Ein anderer hieß inoffiziell nur "der Gelbe", weil er eine knallgelbe Windjacke trug. Er redete unverständlich nur mit sich selbst, deshalb wusste niemand, wie er hieß. Auch er war noch gar nicht so alt. Er saß gern im Lesesaal und hatte stets ein Buch verkehrt herum vor sich liegen. Rings um ihn herum blieb immer jeweils ein Platz frei (mindestens), denn er stank erbärmlich nach - sorry - Scheiße. Wer morgens später kam, wenn der Lesesaal schon voll war, freute sich zunächst über die freien Plätze, setzte sich hin - und zog dann innerhalb kürzester Zeit um oder ging wieder. Auch "der Gelbe" war harmlos, aber wegen des Gestanks gefürchtet.
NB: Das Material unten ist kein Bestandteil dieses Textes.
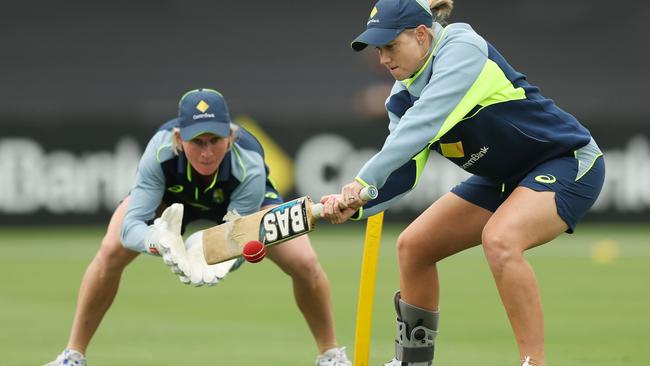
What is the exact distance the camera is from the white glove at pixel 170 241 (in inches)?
273

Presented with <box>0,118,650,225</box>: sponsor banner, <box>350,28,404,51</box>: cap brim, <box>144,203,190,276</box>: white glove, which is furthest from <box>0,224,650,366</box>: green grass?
<box>350,28,404,51</box>: cap brim

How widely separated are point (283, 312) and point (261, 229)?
169 inches

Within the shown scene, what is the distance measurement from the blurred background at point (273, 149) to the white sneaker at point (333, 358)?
263 mm

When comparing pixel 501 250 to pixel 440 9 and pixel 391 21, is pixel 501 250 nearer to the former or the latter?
pixel 391 21

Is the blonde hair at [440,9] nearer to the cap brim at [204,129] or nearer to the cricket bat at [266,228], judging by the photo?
the cricket bat at [266,228]

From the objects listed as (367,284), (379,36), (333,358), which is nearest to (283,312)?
(333,358)

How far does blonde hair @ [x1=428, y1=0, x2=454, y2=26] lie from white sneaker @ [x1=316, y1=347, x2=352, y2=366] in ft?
7.99

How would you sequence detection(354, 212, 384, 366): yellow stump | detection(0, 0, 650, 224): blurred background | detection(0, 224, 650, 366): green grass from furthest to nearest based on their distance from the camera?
detection(0, 0, 650, 224): blurred background
detection(0, 224, 650, 366): green grass
detection(354, 212, 384, 366): yellow stump

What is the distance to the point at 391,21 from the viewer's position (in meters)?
6.35

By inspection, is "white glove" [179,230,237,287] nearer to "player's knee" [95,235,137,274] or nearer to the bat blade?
the bat blade

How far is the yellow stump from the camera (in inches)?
287

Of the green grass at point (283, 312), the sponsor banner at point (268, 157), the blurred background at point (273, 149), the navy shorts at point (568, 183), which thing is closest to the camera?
the navy shorts at point (568, 183)

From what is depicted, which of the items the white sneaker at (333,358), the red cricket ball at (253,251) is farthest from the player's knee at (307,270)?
the red cricket ball at (253,251)

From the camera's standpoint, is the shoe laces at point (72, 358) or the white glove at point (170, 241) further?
the shoe laces at point (72, 358)
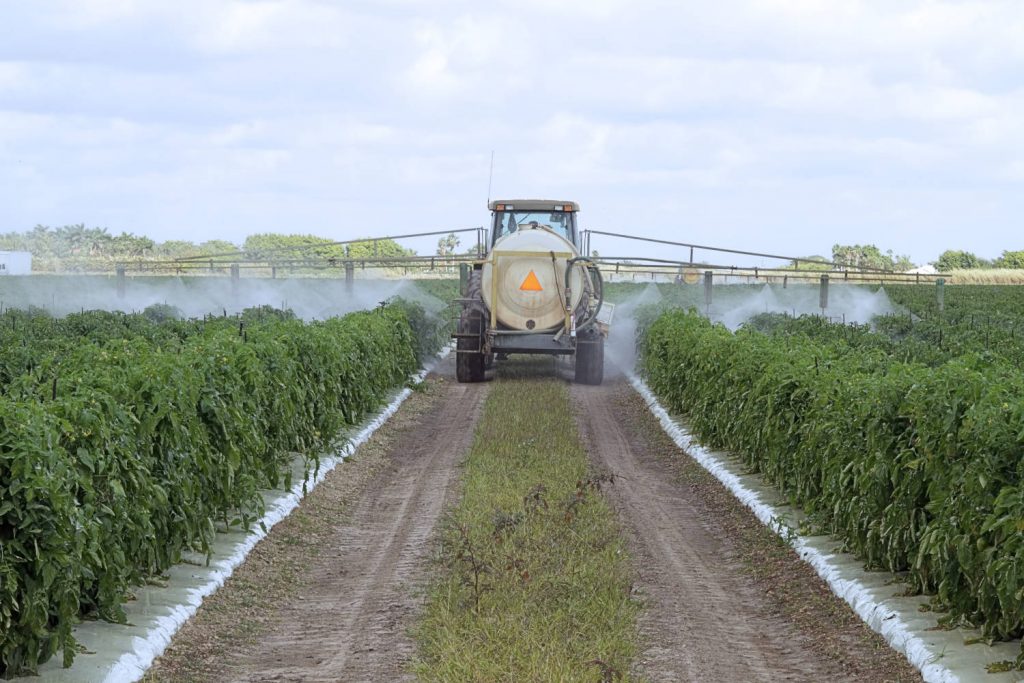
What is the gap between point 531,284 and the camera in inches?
997

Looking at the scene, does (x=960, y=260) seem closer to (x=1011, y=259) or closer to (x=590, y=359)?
(x=1011, y=259)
Wenn er morgens kam, hoffte jeder, dass er sich nicht in seine Nähe, sondern woanders hinsetzen würde. Neulinge im Lesesaal erkannte man daran, dass sie zunächst irritiert schnüffelten und dann erst flüchteten. Das Stammpublikum zog hingegen sofort um, weil es einfach nicht zum Aushalten war.
Gibt es in Bremen und Hamburg keine Teestuben und Projekte für Obdachlose? Hier im Rhein-Main-Gebiet gibt es die, auch niederschwellige Angebote, allerdings erreicht man damit nie alle Obdachlosen. Eine Stadt hat ihrem bekanntesten Stadtstreicher posthum ein
Denkmal gesetzt.
Zumindest in Bremen gibt es da einiges, aber nicht genug wie es scheint.
An der Uni habe ich hier noch keine Obdachlosen gesehen, vielleicht weil der Campus so ewig weit draussen ist.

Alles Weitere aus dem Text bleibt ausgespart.